Task requirements:
A: In the Endang Witarsa article, what award did Witarsa receive in October 2006, and from which organization?
B: Reproduce word for word the stretch of the Endang Witarsa article from "Managerial career" through "Indonesian footballer (1916–2008)".

Exercise passage:
================
Endang Witarsa

Personal information
- Birth name: Liem Sun-Yu
- Date of birth: 16 October 1916
- Place of birth: Kebumen, Dutch East Indies
- Date of death: 2 April 2008 (aged 91)
- Place of death: Jakarta, Indonesia
- Position(s): Goalkeeper

Senior career*
- Years: Team / Apps / (Gls)
- UMS 1905
- Persija Jakarta

International career
- 1956: Indonesia

Managerial career
- 1951–1957: UMS 1905
- 1962–1967: Persija Jakarta
- 1967–1976: Indonesia
- 1979–1996: Warna Agung

= Endang Witarsa =

Indonesian footballer (1916–2008)

Endang Witarsa (born Liem Sun-Yu (林順有 (Lín Shùnyǒu)); 16 October 1916 – 2 April 2008) was an Indonesian former football player and coach.

==Career==
Witarsa trained as a dentist, but discovered that his passion lay with football. During his youth, Witarsa joined UMS (Union Makes Strength), a Chinese Indonesian football club, in 1948 as a halfback.

In his later years, Witarsa became a goalkeeper, playing as such for the Indonesian national team in the football tournament of the 1956 Summer Olympics, becoming, at the age of 40, the oldest-ever player in the history of the Olympics. Witarsa is sometimes confused with fellow Indonesian footballer Aang Witarsa, who scored three goals for Indonesia in 1957, which led to some news outlets to wrongly claim that Endang was one of the oldest ever international goalscorers, aged 40 years, 7 months, and 21 days.

After retiring in 1957, Witarsa became a coach, taking over the likes of UMS 1905 and Persija Jakarta in the 1950s and 1960s, before taking charge of the Indonesian national team in 1967, a position that he held for nine years, until 1979.

==Later life==
Witarsa received a Lifetime Achievement Award from Badan Liga Indonesia in October 2006 because of his dedication for nearly 70 years as a player and coach. Witarsa died on 2 April 2008, at Pluit Hospital, Jakarta.
================
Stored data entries
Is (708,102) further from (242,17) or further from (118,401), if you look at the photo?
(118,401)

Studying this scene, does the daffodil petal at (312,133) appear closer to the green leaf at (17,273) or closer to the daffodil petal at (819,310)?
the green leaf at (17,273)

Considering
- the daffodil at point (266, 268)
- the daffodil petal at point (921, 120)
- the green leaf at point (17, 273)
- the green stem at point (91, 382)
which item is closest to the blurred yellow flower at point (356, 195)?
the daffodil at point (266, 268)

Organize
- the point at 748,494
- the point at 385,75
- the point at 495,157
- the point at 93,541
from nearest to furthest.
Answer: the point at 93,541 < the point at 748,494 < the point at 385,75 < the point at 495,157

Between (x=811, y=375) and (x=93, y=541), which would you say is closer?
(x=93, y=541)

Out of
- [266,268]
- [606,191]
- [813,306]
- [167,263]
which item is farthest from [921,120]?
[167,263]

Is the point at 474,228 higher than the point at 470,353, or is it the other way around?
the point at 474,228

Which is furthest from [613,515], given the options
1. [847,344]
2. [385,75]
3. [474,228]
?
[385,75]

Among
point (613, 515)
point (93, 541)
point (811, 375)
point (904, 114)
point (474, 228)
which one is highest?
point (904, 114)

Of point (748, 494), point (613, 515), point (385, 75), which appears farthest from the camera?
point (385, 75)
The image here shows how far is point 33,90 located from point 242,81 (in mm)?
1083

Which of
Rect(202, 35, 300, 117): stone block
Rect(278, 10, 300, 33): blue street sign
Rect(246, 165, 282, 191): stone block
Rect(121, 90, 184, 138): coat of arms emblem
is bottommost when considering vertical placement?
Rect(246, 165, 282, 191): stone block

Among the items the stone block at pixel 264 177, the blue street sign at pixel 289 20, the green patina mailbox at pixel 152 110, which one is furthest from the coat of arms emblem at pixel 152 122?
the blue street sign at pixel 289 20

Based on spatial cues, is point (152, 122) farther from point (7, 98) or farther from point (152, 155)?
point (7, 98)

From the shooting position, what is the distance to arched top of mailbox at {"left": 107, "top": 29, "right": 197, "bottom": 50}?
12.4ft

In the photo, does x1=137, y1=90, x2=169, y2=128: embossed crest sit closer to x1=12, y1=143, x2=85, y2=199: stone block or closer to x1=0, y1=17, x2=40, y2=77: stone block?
================
Answers for the exercise:
A: A Lifetime Achievement Award from Badan Liga Indonesia.

B:
Managerial career
- 1951–1957: UMS 1905
- 1962–1967: Persija Jakarta
- 1967–1976: Indonesia
- 1979–1996: Warna Agung

= Endang Witarsa =

Indonesian footballer (1916–2008)